PROVIDED TEXT:
Somituri Project – Metallurgy
Large samples were collected from 8 active artisanal sites and gold recoveries by the BLEG (Bulk Leach Extractable Gold) in a cyanide solution were determined. Gold recoveries were generally of the order of 93% to 99%.
As of 2012, metallurgical test work associated with the Imbo Licence has been has been primarily confined to the Adumbi Resource. Additional test work will be undertaken to further develop our understanding of the processing and environmental issues associated with the various mineralised and non-mineralised lithological domains associated with the Adumbi Resource, as well on the other key targets associated with the Imbo Licence.
Importantly, test work will also be expanded to incorporate the requirements of other technical disciplines, namely; geotechnical, geochemistry, geohydrology and environmental.
Preliminary metallurgical test work carried out to date indicates that:
- high gold recoveries (in excess of 90%) may be expected from the oxide horizon, when employing a gravity circuit in combination with a conventional cyanide leach circuit;
- with the exception of one of the three composite cores within the sulphide horizon, gold recoveries in excess of 90% were also observed utilising the aforementioned processing methodology; and
- Bond Ball Mill Work (BBMWI) Indices are low for a Banded Iron Formation (BIF), circa 12 kWh/t and less. This has favourable implications for the overall project power requirements and in the selection of the comminution circuit.
It is important to note that:
- recoveries as reported herein are to the gravity concentrate and to cyanide solution; and
- all test work to date is of a preliminary nature and the optimum processing route(s) and process parameters, as a function of the Life of Mine (LoM) plan are still to be defined.

DATA SUPPLIED:
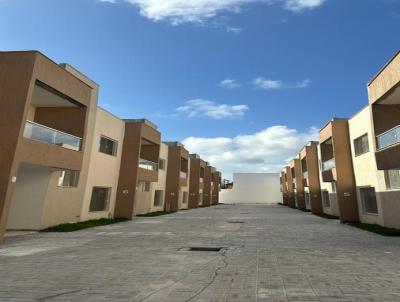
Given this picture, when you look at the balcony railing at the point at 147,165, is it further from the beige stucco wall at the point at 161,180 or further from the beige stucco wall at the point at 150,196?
the beige stucco wall at the point at 161,180

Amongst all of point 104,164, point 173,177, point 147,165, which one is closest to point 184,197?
point 173,177

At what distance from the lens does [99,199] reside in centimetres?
2361

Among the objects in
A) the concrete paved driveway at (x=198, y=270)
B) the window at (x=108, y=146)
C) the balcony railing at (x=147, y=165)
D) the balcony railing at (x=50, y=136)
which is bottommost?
the concrete paved driveway at (x=198, y=270)

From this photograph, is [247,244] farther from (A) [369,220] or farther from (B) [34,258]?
(A) [369,220]

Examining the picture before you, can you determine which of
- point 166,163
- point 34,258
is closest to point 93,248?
point 34,258

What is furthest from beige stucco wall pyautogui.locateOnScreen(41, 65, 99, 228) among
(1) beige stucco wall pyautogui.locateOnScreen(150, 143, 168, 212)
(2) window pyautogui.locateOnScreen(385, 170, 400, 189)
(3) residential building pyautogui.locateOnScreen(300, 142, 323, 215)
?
(3) residential building pyautogui.locateOnScreen(300, 142, 323, 215)

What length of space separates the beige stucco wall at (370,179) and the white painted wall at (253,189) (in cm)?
5935

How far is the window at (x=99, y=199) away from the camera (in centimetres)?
2266

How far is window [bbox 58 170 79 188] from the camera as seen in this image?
18656mm

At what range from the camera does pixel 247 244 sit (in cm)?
1297

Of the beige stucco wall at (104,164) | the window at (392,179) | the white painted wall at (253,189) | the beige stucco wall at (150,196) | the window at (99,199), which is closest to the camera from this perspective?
the window at (392,179)

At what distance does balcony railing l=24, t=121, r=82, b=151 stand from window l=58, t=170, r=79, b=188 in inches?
90.9

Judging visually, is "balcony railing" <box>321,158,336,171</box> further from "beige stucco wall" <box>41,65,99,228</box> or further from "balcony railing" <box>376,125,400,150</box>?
"beige stucco wall" <box>41,65,99,228</box>

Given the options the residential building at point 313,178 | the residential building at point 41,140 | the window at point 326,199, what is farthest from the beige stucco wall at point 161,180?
the window at point 326,199
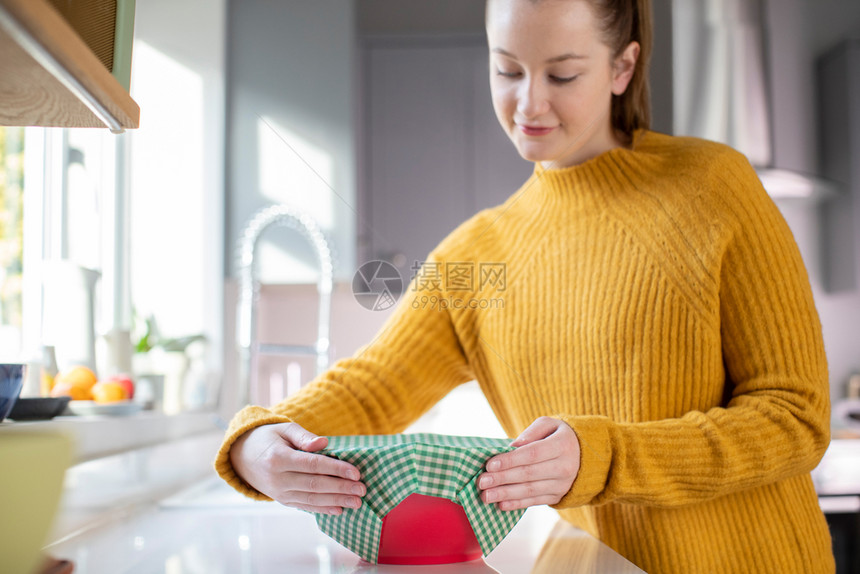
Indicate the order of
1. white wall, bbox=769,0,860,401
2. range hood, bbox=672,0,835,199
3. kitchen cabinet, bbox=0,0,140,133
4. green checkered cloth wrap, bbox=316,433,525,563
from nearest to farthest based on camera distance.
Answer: kitchen cabinet, bbox=0,0,140,133, green checkered cloth wrap, bbox=316,433,525,563, range hood, bbox=672,0,835,199, white wall, bbox=769,0,860,401

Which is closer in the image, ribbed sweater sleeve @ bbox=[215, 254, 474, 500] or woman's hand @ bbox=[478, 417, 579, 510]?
woman's hand @ bbox=[478, 417, 579, 510]

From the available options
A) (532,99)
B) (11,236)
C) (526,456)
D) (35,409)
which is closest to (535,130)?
(532,99)

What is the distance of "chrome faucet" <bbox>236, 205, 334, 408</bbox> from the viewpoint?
2.07 ft

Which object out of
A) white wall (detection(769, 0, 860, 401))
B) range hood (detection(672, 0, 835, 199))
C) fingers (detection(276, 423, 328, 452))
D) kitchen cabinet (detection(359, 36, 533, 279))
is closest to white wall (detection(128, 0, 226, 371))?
kitchen cabinet (detection(359, 36, 533, 279))

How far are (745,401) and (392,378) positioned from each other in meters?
0.30

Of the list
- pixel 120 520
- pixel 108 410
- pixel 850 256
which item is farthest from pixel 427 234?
pixel 850 256

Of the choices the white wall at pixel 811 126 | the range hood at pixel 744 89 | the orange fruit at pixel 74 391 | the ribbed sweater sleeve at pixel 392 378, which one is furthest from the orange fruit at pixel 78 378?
the white wall at pixel 811 126

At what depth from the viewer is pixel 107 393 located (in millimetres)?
996

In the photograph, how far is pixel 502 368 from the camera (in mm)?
676

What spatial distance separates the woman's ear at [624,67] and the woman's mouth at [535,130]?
8cm

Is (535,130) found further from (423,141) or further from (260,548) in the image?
(260,548)

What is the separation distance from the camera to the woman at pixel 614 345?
1.67 feet

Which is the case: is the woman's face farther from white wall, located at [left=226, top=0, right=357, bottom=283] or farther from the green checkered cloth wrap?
the green checkered cloth wrap

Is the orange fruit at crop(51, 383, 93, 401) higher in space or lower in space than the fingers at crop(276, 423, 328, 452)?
lower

THINGS TO DO:
[A] According to the Somituri metallurgy text, from how many active artisanal sites were large samples collected?
[B] Reproduce word for word the passage of the Somituri metallurgy text starting with "Somituri Project –" and going on through "93% to 99%.".
The listing comes from a separate source and has no connection to the Somituri metallurgy text.

TASK-BY-TASK RESULTS:
[A] Eight.

[B]
Somituri Project – Metallurgy
Large samples were collected from 8 active artisanal sites and gold recoveries by the BLEG (Bulk Leach Extractable Gold) in a cyanide solution were determined. Gold recoveries were generally of the order of 93% to 99%.